A geeky girl living in the big city, making her way, the only way she knows how... no wait, that's The Dukes of Hazzard. Who am I again? Oh yeah, a pop culture obsessed writer, publishing person, and occasional nerd. And I'm getting married. I talk about that, too.

Tuesday, August 10, 2004

Vlad the Vamp

Ok, I just had to add another blog. Maureen and I just saw Dracula: The Musical. On Broadway. Where people have to *pay* for tickets (luckily, thankfully, not us). But still.

This is what gets a Broadway debut? At least the lovely actors are getting some nice work for a few weeks. I'd be surprised if the critics even attempt to be kind, so these last few blissful days of previews are probably all the joy they have left in the world.

I really don't even now how to describe it. It was camp. It had to be camp. Otherwise, it was the stage version of those really bad, deliberately bad movies we rent purely to make fun of them. Maureen and I kept looking over at each other in our seats, squirming with glee about one or another moment of horridness. It made me yearn for the skillful performance of that thespian Keanu Reeves in Coppola's film version of Dracula, from which this musical seemed to crib costume ideas and even entire scenes.

And the flying. Lordy. Every other scene -- more than every other, really -- featured one vampire or anther winging their way across the stage on wires, floating out of coffins, or hanging upside down like a big ole bat.

Now, I love me some vampires. Used to be obsessed with Anne Rice's novels (before I got exhausted with the idea of keeping up with their publication schedule, or slogging through the florid prose), and you know that I'm one of the world's biggest Buffy fans. I'd even put Bram Stoker's novel Dracula on my list of favorite classics. So at least I could follow the story. But jeez -- there was none of the romance! None of the passion -- all just shouting and singing and the strange homoerotic relationship between Drac and Jonathan, and Van Helsing and Dr. Jack. (Poor Quincey. I mean, at least Arthur had Lucy. For a little while. Though he seemed kinda gay too.

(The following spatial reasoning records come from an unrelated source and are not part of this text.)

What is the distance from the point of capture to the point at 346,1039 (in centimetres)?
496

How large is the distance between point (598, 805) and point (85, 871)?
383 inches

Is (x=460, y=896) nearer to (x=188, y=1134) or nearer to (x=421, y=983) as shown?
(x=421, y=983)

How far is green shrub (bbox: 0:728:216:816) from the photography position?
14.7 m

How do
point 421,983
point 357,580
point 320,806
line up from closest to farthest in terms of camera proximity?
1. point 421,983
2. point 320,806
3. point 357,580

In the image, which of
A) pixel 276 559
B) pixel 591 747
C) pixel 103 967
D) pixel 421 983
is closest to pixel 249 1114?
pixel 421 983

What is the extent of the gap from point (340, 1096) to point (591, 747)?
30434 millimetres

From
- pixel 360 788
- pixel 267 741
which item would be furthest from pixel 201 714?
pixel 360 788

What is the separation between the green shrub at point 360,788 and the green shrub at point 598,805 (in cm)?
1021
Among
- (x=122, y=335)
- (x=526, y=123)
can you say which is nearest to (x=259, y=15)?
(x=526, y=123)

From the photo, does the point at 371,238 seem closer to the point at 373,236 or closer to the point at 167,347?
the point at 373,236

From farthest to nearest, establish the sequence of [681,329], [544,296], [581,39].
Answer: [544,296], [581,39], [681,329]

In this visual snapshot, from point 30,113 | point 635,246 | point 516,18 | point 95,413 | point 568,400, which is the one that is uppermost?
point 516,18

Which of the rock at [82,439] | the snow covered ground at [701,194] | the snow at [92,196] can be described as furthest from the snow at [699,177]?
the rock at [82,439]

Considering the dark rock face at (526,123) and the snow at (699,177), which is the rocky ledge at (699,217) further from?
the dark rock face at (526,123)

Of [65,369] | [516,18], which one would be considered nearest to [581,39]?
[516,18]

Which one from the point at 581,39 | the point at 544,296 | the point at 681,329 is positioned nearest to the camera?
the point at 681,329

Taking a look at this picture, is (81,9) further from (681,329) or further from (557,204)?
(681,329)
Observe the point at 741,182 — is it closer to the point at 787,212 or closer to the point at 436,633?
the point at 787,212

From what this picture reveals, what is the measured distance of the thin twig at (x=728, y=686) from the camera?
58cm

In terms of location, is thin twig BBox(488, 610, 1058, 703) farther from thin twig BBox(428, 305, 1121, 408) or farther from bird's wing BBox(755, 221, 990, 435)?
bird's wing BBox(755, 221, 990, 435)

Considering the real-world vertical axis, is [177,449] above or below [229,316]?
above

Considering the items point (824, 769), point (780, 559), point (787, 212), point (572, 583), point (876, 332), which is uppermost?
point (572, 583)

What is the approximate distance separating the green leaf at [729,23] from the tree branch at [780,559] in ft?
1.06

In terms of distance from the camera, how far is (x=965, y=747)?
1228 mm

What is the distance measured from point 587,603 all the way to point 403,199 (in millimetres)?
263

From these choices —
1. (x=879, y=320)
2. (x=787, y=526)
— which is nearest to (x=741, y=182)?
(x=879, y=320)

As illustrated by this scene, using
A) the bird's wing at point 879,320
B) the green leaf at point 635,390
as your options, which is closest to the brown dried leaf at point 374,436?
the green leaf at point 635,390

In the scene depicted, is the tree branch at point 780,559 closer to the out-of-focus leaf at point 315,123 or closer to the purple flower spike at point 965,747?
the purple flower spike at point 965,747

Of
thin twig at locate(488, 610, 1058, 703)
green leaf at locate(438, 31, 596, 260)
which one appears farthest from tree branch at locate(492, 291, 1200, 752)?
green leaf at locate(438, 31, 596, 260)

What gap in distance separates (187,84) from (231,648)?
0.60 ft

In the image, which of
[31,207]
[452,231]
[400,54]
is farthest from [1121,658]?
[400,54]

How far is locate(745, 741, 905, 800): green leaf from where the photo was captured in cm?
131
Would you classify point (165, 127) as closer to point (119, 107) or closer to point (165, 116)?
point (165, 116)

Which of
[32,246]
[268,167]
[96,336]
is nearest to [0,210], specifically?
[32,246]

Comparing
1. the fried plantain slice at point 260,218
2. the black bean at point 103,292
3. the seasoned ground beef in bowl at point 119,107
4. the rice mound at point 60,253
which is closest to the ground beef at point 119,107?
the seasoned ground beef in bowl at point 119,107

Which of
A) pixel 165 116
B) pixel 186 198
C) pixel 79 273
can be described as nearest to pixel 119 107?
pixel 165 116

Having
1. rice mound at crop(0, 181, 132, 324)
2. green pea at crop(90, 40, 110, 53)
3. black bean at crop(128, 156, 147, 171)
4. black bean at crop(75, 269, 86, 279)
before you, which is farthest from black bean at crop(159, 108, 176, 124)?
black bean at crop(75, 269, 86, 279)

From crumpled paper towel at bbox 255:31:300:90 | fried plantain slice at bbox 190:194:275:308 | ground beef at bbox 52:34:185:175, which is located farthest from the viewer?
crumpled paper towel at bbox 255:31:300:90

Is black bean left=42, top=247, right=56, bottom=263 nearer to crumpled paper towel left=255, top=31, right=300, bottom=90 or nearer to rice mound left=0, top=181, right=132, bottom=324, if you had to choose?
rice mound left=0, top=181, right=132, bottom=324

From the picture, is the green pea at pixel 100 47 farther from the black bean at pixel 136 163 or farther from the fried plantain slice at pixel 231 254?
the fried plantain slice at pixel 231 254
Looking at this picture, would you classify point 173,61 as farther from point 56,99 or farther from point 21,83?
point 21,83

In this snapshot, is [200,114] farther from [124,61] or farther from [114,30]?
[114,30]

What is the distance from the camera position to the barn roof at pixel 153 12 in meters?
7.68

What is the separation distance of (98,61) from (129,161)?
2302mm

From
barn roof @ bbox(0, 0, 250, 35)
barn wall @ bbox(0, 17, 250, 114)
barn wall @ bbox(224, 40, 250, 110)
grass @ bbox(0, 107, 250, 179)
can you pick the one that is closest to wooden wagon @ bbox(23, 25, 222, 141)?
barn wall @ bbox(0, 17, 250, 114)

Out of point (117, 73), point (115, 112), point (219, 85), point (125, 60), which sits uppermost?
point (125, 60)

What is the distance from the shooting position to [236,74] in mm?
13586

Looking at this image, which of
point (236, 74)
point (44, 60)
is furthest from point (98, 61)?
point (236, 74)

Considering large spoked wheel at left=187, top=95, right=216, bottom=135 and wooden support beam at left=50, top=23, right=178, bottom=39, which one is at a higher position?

But maybe that was just his attempt at acting like an English aristocrat.) I saw none of the fire that should be between Dracula and Mina.

But then again, I keep thinking of her and Allan Quartermain in Alan Moore's League of Extraordinary Gentlemen, and my mind would get the heebie jeebies.

I need to go rewatch the Buffy episode with Dracula, just to cleanse the palate of my mind. Grr. Argh.